Department of Medicine and Division of Endocrinology, Metabolism and Lipid Research, Washington University School of Medicine, St. Louis, Missouri.
Biol Psychiatry. 2022 Dec 15;92(12):964-972. doi: 10.1016/j.biopsych.2022.06.016. Epub 2022 Jun 22.
Nitrous oxide (NO) is a noncompetitive inhibitor of NMDA receptors that appears to have ketamine-like rapid antidepressant effects in patients with treatment-resistant major depression. In preclinical studies, ketamine enhances glutamate-mediated synaptic transmission in the hippocampus and prefrontal cortex. In this study, we examined the effects of NO on glutamate transmission in the hippocampus and compared its effects to those of ketamine.
Glutamate-mediated synaptic transmission was studied in the CA1 region of hippocampal slices from adult albino rats using standard extracellular recording methods. Effects of NO and ketamine at subanesthetic concentrations were evaluated by acute administration.
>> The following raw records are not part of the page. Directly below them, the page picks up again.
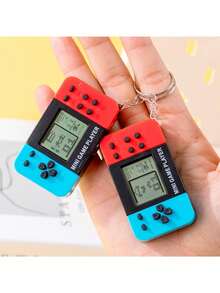 1个复古迷你黑白游戏机钥匙扣（含纽扣电池），迷你游戏机挂件，万圣节、圣诞节礼物，包包挂件玩具，吊坠，生日礼物，包包饰品，汽车配件，送给老师、朋友、姐妹的礼物创意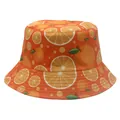 Detail of vibrant orange fruit pattern and stitching on a reversible bucket sun hat - Bright Orange Orange Slice Style (Style 30)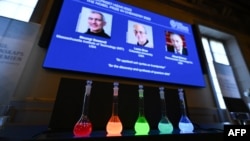 Laboratory flasks are used for explanation during the announcement of the winners of the 2023 Nobel Prize in chemistry at Royal Swedish Academy of Sciences in Stockholm on October 4, 2023. (Photo by Jonathan NACKSTRAND / AFP)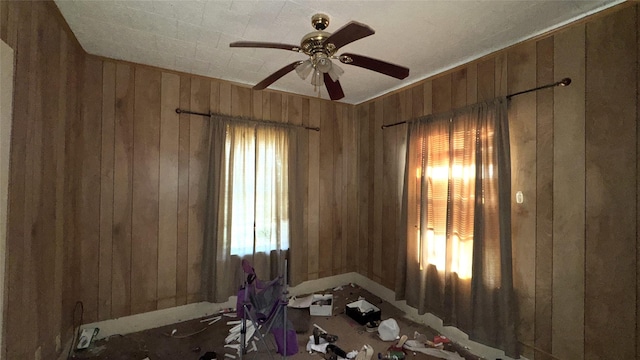 misc room with ceiling fan and wood walls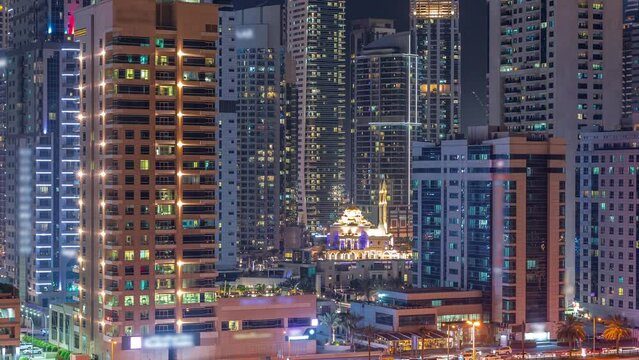 Dubai Marina skyline with Mohammad Bin Ahmed Al Mulla mosque aerial timelapse at night. Skyscrapers with glowing windows on a background with traffic on the road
Akin to 1 μM ketamine, 30% NO administered for 15-20 minutes resulted in persistent enhancement of synaptic responses mediated by both AMPA receptors and NMDA receptors. Synaptic enhancement by both NO and ketamine was blocked by co-administration of a competitive NMDA receptor antagonist at saturating concentration, but only ketamine was blocked by an AMPA receptor antagonist. Synaptic enhancement by both agents involved TrkB (tropomyosin receptor kinase B), mTOR (mechanistic target of rapamycin), and NOS (nitric oxide synthase) with some differences between NO and ketamine. NO potentiation occluded enhancement by ketamine, and in vivo NO exposure occluded further potentiation by both NO and ketamine.
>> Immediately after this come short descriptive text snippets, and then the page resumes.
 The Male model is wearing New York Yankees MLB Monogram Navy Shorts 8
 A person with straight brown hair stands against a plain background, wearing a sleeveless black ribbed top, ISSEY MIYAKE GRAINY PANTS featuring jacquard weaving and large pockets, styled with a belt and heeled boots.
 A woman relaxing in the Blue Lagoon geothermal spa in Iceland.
These results indicate that NO has ketamine-like effects on hippocampal synaptic function at a subanesthetic, but therapeutically relevant concentration. These 2 rapid antidepressants have similar, but not identical mechanisms that result in persisting synaptic enhancement, possibly contributing to psychotropic actions.
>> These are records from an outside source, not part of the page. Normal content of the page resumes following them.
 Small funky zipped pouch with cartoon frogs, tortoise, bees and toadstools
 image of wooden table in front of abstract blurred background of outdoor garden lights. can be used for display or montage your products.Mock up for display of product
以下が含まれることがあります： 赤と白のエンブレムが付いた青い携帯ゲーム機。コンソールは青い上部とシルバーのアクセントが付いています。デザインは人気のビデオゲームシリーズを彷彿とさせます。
一氧化二氮(NO)是非竞争性 NMDA 受体抑制剂,似乎对治疗抵抗性重度抑郁症患者具有类似氯胺酮的快速抗抑郁作用。在临床前研究中,氯胺酮增强了海马体和前额叶皮层中的谷氨酸能突触传递。在这项研究中,我们研究了 NO 对海马体中谷氨酸传递的影响,并将其与氯胺酮的作用进行了比较。
使用标准的细胞外记录方法研究成年白化大鼠海马切片中 CA1 区的谷氨酸能突触传递。通过急性给药评估亚麻醉浓度下的 NO 和氯胺酮的作用。
类似于 1 μM 氯胺酮,30%的 NO 给药 15-20 分钟可导致 AMPA 受体和 NMDA 受体介导的突触反应持续增强。NO 和氯胺酮均通过共给予饱和浓度的竞争性 NMDA 受体拮抗剂阻断了突触增强,但仅氯胺酮被 AMPA 受体拮抗剂阻断。两种药物的突触增强都涉及 TrkB(原肌球蛋白受体激酶 B)、mTOR(雷帕霉素的靶蛋白)和 NOS(一氧化氮合酶),NO 和氯胺酮之间存在一些差异。NO 增强会阻断氯胺酮的增强,体内 NO 暴露会阻断 NO 和氯胺酮的进一步增强。
这些结果表明,NO 在亚麻醉但治疗相关浓度下具有类似氯胺酮的海马体突触功能作用。这两种快速抗抑郁药具有相似但不完全相同的机制,导致持续的突触增强,可能有助于精神药物的作用。